Em 1948, dois irmãos, Michel e Patrice, fogem de um orfanato onde foram colocados por sua mãe voluntariosa e egoísta. Os meninos não podem voltar à instituição, pois se culpam pela morte do diretor (na verdade, ele já estava morto), e decidem viver longe da civilização, na floresta. Muitos anos depois, o irmão mais velho, Patrice (Mathieu Kassovitz), foge novamente para o interior do Canadá, e o mais novo, interpretado por Ivan Attal, parte em sua busca.
O filme 'Irmãos', como indica o título no início, é baseado em fatos reais. Pode-se criticar o filme por as ações na linha do tempo passada dos personagens não parecerem suficientemente verossímeis. Mas, por outro lado, a licença artística aqui se justifica, pois reflete uma visão infantil e um tanto romantizada das coisas, que filtra parte do negativo e transforma a sobrevivência de rua em uma espécie de aventura, nos 'melhores anos da vida'.

Por mais paradoxal que pareça, o retorno à vida na civilização trouxe consequências quase mais pesadas para os heróis do que a própria estadia longe dela. Enfrentando as limitações da liberdade e a separação, o que mais temiam, os irmãos continuavam mentalmente a retornar àqueles tempos relativamente despreocupados em que caçavam juntos e viviam em uma cabana de folhas e galhos.
'Irmãos' é um filme sensível e emocional que, curiosamente, não é tanto sobre a experiência traumática do amadurecimento precoce em condições difíceis, mas sobre como esconder o trauma e transformá-lo em segredo pode prejudicar uma pessoa. Por isso, o passado complexo é mostrado em tons claros e nostálgicos, enquanto o presente opressivo é em tons suaves e frios. Os flashbacks no filme são extremamente organicamente entrelaçados na trama principal e não soam como banalidades dramatúrgicas.

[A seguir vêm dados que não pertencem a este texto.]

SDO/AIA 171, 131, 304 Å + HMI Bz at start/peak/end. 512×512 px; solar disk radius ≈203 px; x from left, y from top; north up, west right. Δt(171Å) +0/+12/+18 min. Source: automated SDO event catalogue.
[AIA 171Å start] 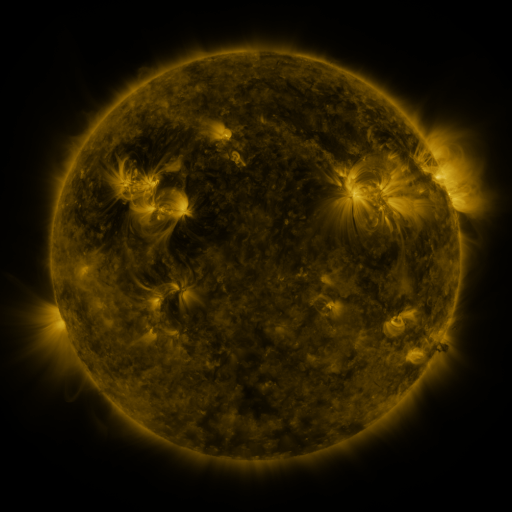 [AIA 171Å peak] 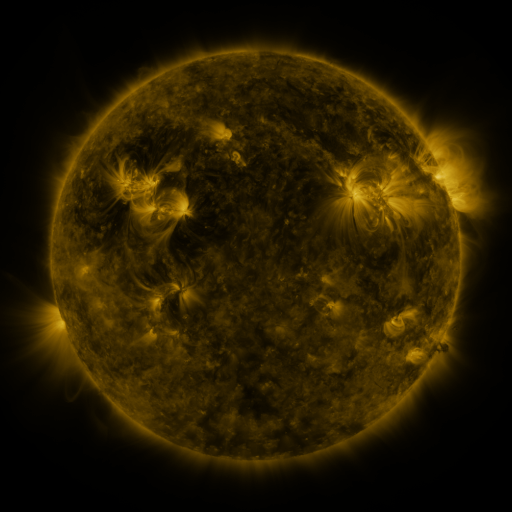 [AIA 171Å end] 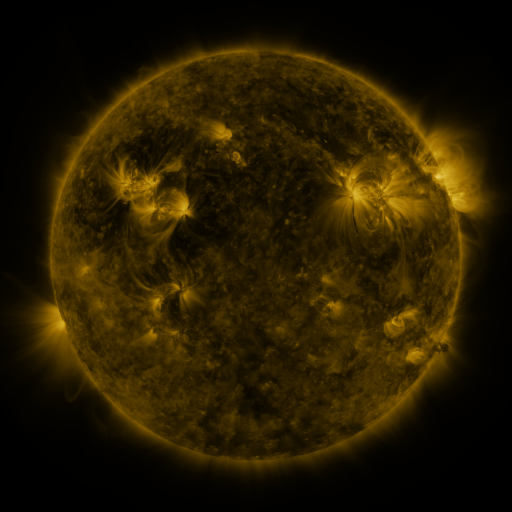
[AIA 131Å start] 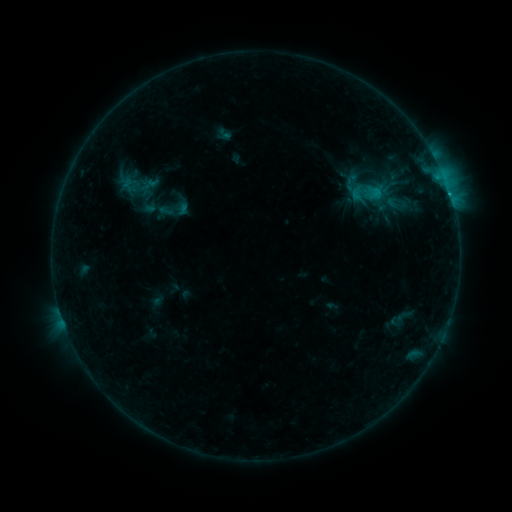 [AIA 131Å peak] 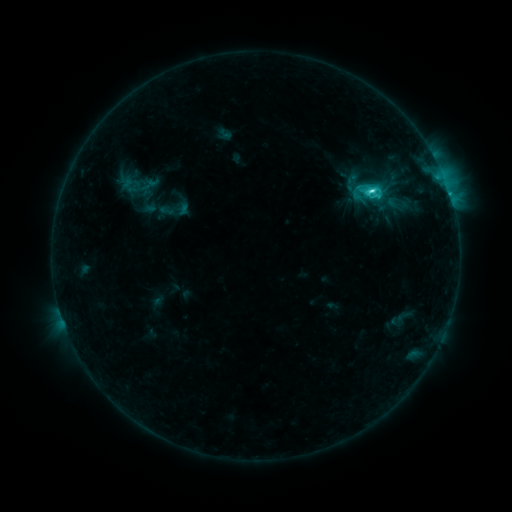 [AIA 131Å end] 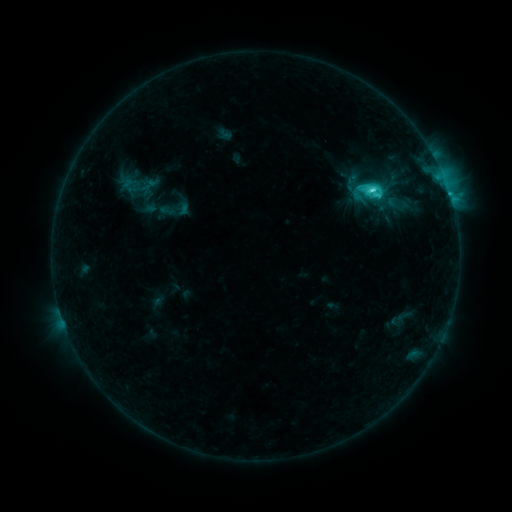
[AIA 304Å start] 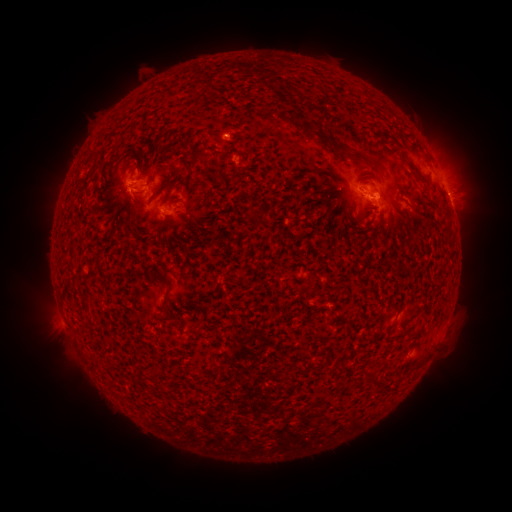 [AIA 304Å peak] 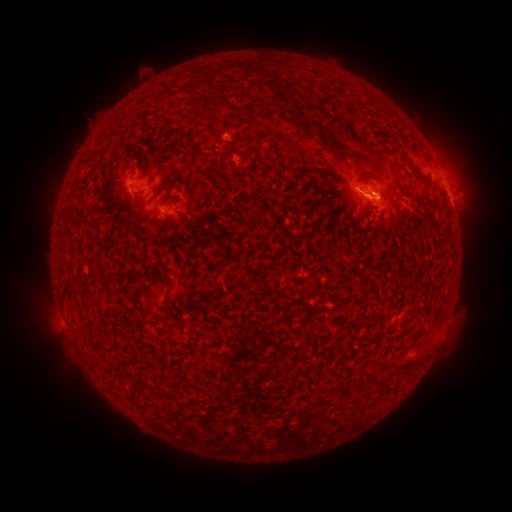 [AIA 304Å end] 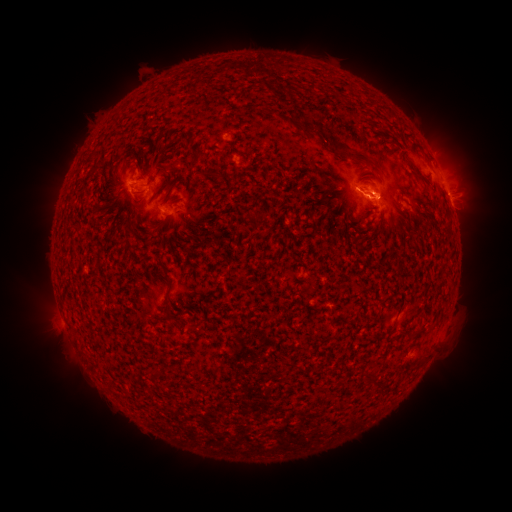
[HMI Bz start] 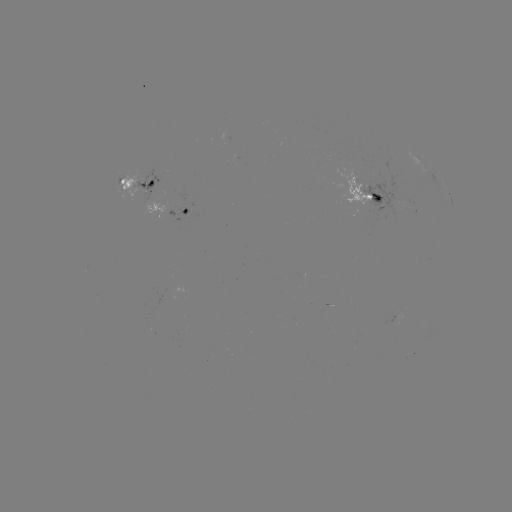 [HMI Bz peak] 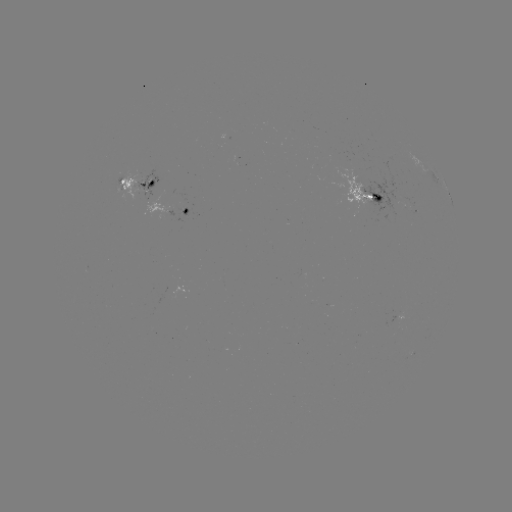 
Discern C5.7 flare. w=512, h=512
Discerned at [369, 194].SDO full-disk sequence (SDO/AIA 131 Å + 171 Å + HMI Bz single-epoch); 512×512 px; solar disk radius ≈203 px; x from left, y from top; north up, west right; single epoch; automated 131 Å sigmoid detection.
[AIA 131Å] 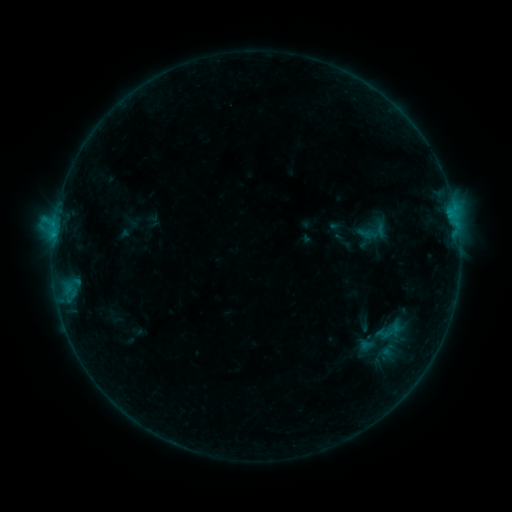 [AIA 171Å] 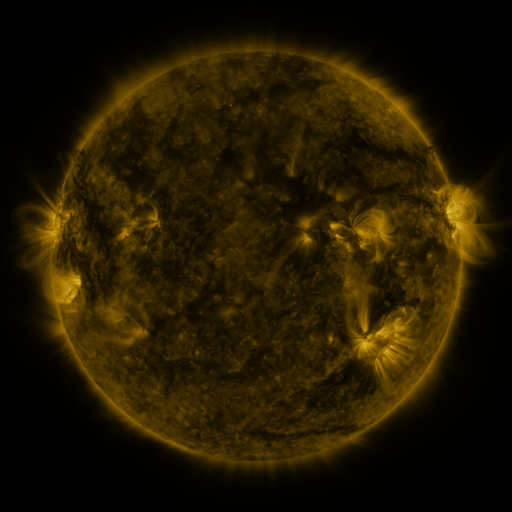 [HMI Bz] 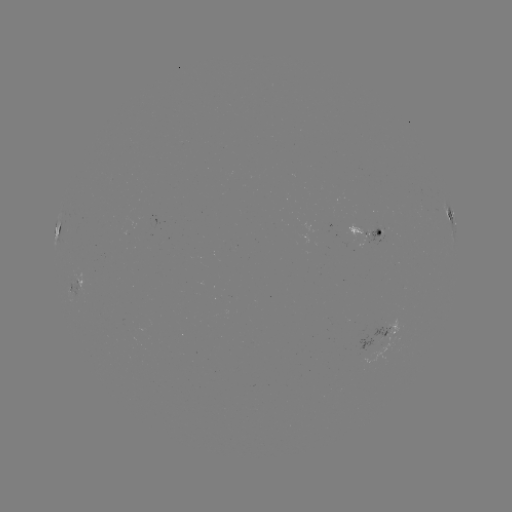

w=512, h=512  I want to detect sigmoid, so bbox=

O principal destaque do filme são, claro, os próprios irmãos. A dupla em cena de Attal e Kassovitz é tão convincente que não deixa dúvidas sobre o amor fraternal de seus personagens. Eles foram encarregados de interpretar heróis que, mesmo na idade adulta e tendo sucesso na carreira, ainda permanecem eremitas entregues apenas um ao outro, selvagens e solitários. É a sua interação tocante que pode provocar fortes emoções no espectador. Já o principal mérito do diretor Olivier Casas é ter conseguido fazer um filme vivo e sincero, livre de sermões e da explicitação do óbvio; mesmo os clichês característicos de histórias semelhantes não soam falsos.